** TEXT SHOWN follows **

Assuming that many of these posters were transformed by 9/11, as we all were, fear is the guiding principle of their opposition to Obama. Fear of being left unprotected; that if we aren't always on offense we are pussies, wimps, losers, un-Christian and un-American. Fear of the great unknown.

That is a steaming pile of horse shit.

We've tried George Bush's America, his OK Corral, his anti-compassionate conservatism, and it hasn't worked. Time for something new.

But I'll go a step further: don't wave a loaded gun in my face and tell me your a peacekeeper. Fear makes everyone a gun-toting trailblazer - when you think you're protecting yourself from the angry mob in your neighborhood or if you're in the armed services. Guns, missile defenses, threats of war and phony posturing are all tools of a disintegrated masculine tirade, and it's all a bunch of crap.

** End of TEXT SHOWN **

> **THINGS TO DO**:
**a.** Answer from the post about Obama:
(i) What does the post call the guiding principle of the posters' opposition to Obama?
(ii) Whose America does the post say "we've tried"?
(iii) What four things does the post name as tools of a disintegrated masculine tirade?
**b.** Say whether each statement agrees with the post about Obama. Answer yes or no, and quote the deciding words.
(i) The post says George Bush's approach worked.
(ii) The post says it is time for something new.
(iii) The post says fear makes everyone a gun-toting trailblazer.
The records come from a separate source, unrelated to the post about Obama.

** MATERIAL SHOWN follows **

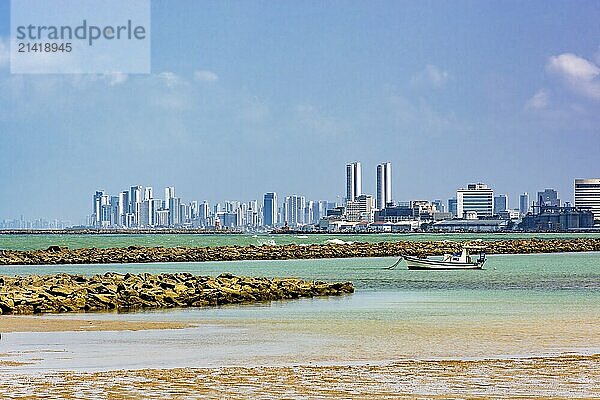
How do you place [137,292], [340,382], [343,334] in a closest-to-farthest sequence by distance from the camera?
[340,382] → [343,334] → [137,292]

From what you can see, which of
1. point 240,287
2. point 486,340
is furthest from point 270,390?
point 240,287

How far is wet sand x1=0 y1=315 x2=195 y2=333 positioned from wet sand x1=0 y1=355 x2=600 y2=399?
7.34m

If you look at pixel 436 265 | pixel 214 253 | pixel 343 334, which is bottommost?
pixel 343 334

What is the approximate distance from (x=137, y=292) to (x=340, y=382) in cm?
1636

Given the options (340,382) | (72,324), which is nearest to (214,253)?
(72,324)

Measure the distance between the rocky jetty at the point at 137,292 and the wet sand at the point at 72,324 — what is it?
2.37 metres

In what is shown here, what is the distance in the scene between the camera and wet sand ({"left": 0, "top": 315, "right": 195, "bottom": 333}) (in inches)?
882

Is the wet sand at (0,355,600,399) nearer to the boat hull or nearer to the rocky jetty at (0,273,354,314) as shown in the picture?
the rocky jetty at (0,273,354,314)

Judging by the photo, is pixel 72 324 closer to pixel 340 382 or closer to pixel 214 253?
pixel 340 382

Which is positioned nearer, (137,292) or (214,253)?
(137,292)

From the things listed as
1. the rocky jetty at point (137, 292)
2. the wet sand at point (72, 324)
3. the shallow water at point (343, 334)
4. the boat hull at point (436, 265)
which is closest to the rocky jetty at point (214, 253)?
the boat hull at point (436, 265)

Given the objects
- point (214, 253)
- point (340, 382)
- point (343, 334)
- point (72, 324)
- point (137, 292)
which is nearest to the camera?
point (340, 382)

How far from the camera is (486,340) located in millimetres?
20359

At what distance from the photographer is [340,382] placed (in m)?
14.3
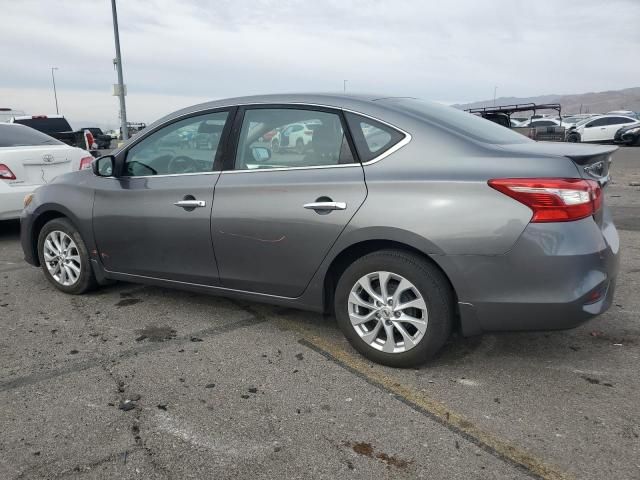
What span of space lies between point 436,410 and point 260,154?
1.93 metres

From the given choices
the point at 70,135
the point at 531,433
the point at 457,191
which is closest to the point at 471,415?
the point at 531,433

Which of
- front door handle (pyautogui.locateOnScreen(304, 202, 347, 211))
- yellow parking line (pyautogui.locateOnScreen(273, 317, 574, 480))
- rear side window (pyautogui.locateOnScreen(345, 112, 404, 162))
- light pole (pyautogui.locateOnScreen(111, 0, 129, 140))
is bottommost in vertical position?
yellow parking line (pyautogui.locateOnScreen(273, 317, 574, 480))

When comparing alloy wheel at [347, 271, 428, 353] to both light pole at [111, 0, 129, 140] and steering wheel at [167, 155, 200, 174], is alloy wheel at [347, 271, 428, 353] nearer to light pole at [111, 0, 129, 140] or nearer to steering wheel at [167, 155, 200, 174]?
steering wheel at [167, 155, 200, 174]

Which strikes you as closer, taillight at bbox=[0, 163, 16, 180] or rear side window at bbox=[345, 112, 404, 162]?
rear side window at bbox=[345, 112, 404, 162]

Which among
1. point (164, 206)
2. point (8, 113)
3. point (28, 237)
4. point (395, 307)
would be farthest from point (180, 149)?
point (8, 113)

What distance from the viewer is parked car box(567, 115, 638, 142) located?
27016 millimetres

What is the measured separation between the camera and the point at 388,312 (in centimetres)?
321

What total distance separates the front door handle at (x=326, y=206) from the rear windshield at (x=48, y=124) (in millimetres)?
12396

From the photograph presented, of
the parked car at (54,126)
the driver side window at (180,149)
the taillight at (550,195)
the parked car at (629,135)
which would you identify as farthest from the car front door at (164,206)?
the parked car at (629,135)

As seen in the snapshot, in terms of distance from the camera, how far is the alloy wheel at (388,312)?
3133 mm

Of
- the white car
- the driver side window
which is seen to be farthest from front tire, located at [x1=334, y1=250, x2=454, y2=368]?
the white car

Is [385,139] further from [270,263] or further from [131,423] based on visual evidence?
[131,423]

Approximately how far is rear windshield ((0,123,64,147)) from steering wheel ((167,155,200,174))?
12.7 ft

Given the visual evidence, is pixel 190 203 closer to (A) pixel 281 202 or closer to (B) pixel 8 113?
(A) pixel 281 202
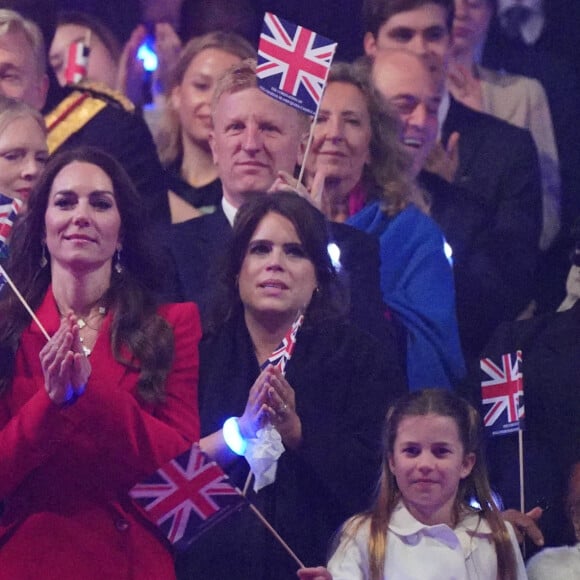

** End of MATERIAL SHOWN **

> **ANSWERS FOR THE EXERCISE**:
**a.**
(i) Fear.
(ii) George Bush's.
(iii) Guns, missile defenses, threats of war and phony posturing.

**b.**
(i) No: "and it hasn't worked."
(ii) Yes: "Time for something new."
(iii) Yes: "Fear makes everyone a gun-toting trailblazer"